Stand up and fight: a Munster win for the ages

rugby27 May 2023 19:06| © SuperSport
By:Brenden Nel
© Backpage Pix

If you ever get the chance to chat to any Munster fan around the bars of Limerick, chances are they will regale you with a tale of Munster’s finest hour..

Until Saturday that would have been their famous 1978 win over the All Blacks where a small band of red warriors defeated the mighty men in black.

But in far away Cape Town on Saturday they wrote another tale, and while it may not ever replace the famous All Black victory, Munster’s legendary matches added another chapter of heroics against the odds.

In front of 56 334 fans that were draped in blue and were heavily in favour of the home side, Munster produced a performance that was worthy of the name champions. Where some teams were to fall in the cacophony of the local noise, they grew into giants.

Where so many teams have fallen to John Dobson’s side in the past on this same ground Munster stood firm. The record books show they are still the only side that the Stormers haven’t beaten.

The same side that ended a 22-match unbeaten run for the Stormers was the one that ended their dream of a second trophy in two years and another chance to make Cape Town smile.
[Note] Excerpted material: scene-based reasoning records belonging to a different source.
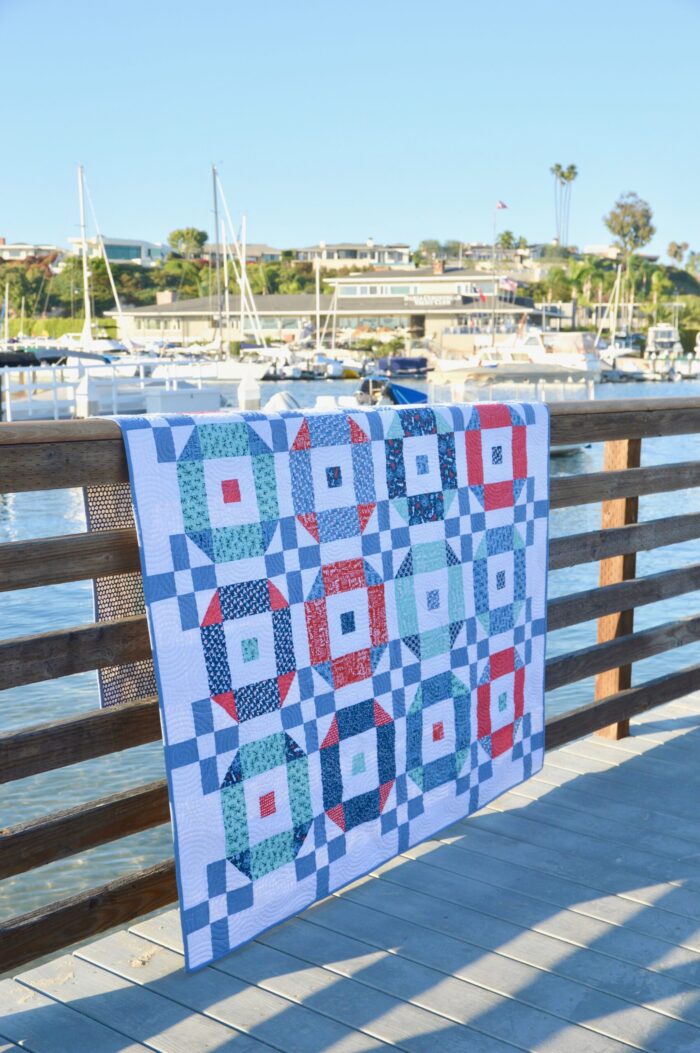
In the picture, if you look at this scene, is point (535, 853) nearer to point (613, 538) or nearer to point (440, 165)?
point (613, 538)

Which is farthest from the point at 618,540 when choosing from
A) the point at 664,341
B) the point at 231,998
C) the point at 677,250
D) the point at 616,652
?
the point at 677,250

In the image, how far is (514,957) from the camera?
245 centimetres

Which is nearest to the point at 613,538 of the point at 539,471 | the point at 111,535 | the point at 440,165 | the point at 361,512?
the point at 539,471

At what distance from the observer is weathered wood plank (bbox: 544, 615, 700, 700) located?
341 cm

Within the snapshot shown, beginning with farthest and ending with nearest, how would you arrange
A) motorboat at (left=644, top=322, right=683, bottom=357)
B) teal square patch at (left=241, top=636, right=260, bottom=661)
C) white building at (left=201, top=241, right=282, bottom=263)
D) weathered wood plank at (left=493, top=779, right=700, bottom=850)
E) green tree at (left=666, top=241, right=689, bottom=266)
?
green tree at (left=666, top=241, right=689, bottom=266) < white building at (left=201, top=241, right=282, bottom=263) < motorboat at (left=644, top=322, right=683, bottom=357) < weathered wood plank at (left=493, top=779, right=700, bottom=850) < teal square patch at (left=241, top=636, right=260, bottom=661)

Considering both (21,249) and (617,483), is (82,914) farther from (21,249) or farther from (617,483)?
(21,249)

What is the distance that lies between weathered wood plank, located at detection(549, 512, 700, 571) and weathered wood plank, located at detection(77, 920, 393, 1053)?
148 cm

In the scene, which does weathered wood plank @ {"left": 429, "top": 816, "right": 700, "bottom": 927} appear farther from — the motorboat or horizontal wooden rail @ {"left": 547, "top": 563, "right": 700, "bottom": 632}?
the motorboat

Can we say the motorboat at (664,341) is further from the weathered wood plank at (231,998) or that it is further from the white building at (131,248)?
the weathered wood plank at (231,998)

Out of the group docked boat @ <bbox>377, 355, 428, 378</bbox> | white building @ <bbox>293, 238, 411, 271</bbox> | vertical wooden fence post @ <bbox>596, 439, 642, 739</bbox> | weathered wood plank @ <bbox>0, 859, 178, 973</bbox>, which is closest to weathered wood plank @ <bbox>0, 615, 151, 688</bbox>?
weathered wood plank @ <bbox>0, 859, 178, 973</bbox>

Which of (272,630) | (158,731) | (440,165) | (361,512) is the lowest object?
(158,731)

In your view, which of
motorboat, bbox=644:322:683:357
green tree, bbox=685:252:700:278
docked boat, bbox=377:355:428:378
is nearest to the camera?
docked boat, bbox=377:355:428:378

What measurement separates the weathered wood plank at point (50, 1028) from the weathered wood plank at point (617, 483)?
1.76m

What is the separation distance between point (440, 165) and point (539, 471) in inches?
5010
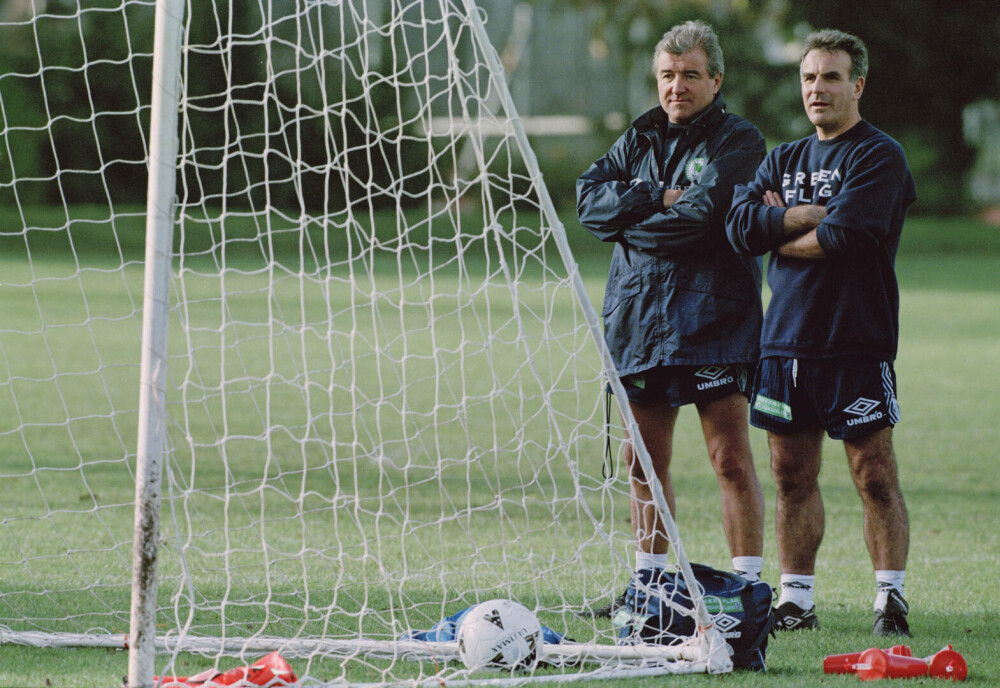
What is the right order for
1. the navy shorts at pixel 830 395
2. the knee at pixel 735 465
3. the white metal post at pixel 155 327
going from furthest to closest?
the knee at pixel 735 465, the navy shorts at pixel 830 395, the white metal post at pixel 155 327

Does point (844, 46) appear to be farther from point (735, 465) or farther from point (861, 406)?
point (735, 465)

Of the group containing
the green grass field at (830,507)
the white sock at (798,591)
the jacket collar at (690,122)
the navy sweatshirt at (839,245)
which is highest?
the jacket collar at (690,122)

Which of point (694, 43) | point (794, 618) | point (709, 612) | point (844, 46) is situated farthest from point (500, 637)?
point (844, 46)

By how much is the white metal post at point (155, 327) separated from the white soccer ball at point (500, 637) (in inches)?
38.6

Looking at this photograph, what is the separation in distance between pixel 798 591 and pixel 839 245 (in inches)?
47.5

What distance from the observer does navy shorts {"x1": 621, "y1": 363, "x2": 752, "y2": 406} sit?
4156 millimetres

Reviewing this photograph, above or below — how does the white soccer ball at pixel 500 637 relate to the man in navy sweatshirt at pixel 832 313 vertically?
below

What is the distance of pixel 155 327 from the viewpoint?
9.70ft

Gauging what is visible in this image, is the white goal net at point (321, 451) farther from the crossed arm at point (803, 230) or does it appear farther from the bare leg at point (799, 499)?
the crossed arm at point (803, 230)

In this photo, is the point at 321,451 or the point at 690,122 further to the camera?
the point at 321,451

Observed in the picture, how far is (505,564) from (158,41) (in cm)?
258

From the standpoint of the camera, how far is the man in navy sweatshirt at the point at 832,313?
4035 mm

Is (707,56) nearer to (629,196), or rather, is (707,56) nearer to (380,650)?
(629,196)

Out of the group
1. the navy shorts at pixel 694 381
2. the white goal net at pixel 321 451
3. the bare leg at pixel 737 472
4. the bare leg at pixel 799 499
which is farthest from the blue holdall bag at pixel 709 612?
the navy shorts at pixel 694 381
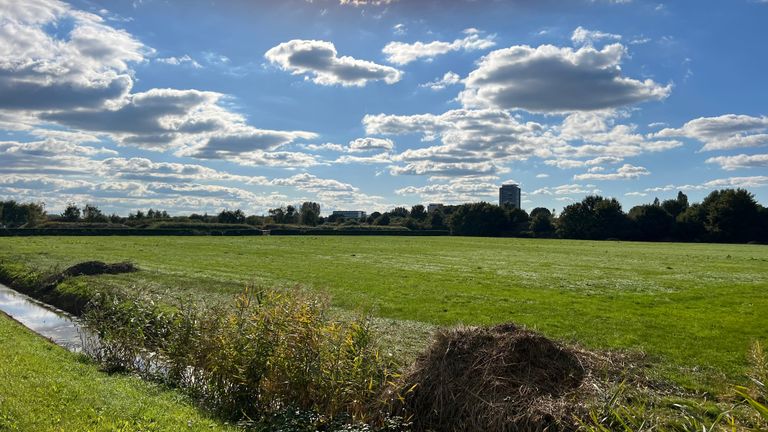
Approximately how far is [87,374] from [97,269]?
24662mm

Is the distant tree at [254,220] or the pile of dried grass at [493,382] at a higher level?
the distant tree at [254,220]

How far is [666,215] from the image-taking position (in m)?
126

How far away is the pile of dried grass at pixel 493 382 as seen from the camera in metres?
10.4

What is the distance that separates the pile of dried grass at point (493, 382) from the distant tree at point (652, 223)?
128 meters

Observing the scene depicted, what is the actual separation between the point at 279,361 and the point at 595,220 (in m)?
133

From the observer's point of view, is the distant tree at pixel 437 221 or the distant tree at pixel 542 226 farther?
the distant tree at pixel 437 221

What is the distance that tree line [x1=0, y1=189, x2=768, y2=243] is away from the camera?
114000mm

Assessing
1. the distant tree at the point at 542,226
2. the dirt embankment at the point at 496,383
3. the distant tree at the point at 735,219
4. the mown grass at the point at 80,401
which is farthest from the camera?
the distant tree at the point at 542,226

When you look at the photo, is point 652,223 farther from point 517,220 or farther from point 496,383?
point 496,383

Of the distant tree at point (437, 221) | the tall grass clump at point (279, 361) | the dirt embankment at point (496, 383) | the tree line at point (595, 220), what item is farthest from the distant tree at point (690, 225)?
the tall grass clump at point (279, 361)

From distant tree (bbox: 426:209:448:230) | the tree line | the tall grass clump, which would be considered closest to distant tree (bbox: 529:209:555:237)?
the tree line

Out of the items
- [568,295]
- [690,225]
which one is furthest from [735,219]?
[568,295]

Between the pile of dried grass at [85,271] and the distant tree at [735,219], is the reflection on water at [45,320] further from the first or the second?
the distant tree at [735,219]

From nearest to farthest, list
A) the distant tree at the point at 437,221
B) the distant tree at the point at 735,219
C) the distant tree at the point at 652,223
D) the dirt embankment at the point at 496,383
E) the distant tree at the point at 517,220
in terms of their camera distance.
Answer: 1. the dirt embankment at the point at 496,383
2. the distant tree at the point at 735,219
3. the distant tree at the point at 652,223
4. the distant tree at the point at 517,220
5. the distant tree at the point at 437,221
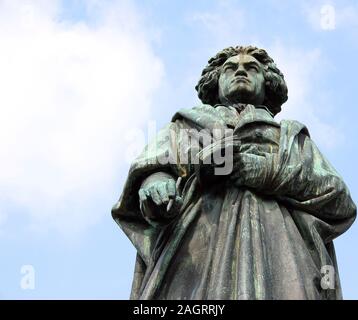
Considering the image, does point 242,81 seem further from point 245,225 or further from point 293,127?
point 245,225

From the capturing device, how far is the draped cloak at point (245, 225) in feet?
34.6

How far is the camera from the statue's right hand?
1057 centimetres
Instead Graham Rowntree’s side were exceptional. They won every single battle on the field by a country mile.

For another famous day in Munster’s history they stood up to fight.


Thormond Park often belts out the tune to Stand up and Fight - the Munster song coined in legend that has become a staple part of the team’s brand.

Stand up and fight comes from the American Opera Carmen Jones, which tells the story of a woman and a boxer - a tale of a fatal attraction which is based on Carmen.

And it fits Munster to a tee.

For an outsider it may be difficult to understand, but Munster are a team of battlers. A team that doesn’t lie down. A team that never goes away.

And for Rowntree it was a personal triumph in his first year as head coach. A maiden win in an era where Munster’s neighbours had dominated so much. For the next year at least, it won’t be Dublin with the bragging rights.

Stand up and Fight puts it well. For anyone who saw Munster’s performance on Saturday they will ring a bell.

I got a trainer man who taught me all I know.

Sure feels good to have him in my corner,

Hear his voice a-whisp’rin’ low:

“Big boy, remember, You must remember

Stand up and fight until you hear the bell,

Stand toe to toe, Trade blow for blow,

Keep punchin’ till you make yer punches tell,

Show that crowd what ya know!

Until you hear that bell, That final bell,

Stand up and fight like hell!”


On Saturday Munster stood up and fought. For their province, for their teammates. They fought like hell.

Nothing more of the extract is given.